DATA SHOWN -

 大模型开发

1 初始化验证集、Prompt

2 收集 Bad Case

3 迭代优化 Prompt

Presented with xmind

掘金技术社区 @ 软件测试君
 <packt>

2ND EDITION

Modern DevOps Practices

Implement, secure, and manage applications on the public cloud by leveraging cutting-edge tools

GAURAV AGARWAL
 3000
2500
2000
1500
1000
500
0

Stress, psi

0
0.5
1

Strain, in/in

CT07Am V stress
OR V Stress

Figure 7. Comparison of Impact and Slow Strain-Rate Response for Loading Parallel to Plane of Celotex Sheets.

WHAT YOU NEED TO DO - All of the material should be given again, character for character.

WRITTEN RESPONSE -
 大模型开发

1 初始化验证集、Prompt

2 收集 Bad Case

3 迭代优化 Prompt

Presented with xmind

掘金技术社区 @ 软件测试君
 <packt>

2ND EDITION

Modern DevOps Practices

Implement, secure, and manage applications on the public cloud by leveraging cutting-edge tools

GAURAV AGARWAL
 3000
2500
2000
1500
1000
500
0

Stress, psi

0
0.5
1

Strain, in/in

CT07Am V stress
OR V Stress

Figure 7. Comparison of Impact and Slow Strain-Rate Response for Loading Parallel to Plane of Celotex Sheets.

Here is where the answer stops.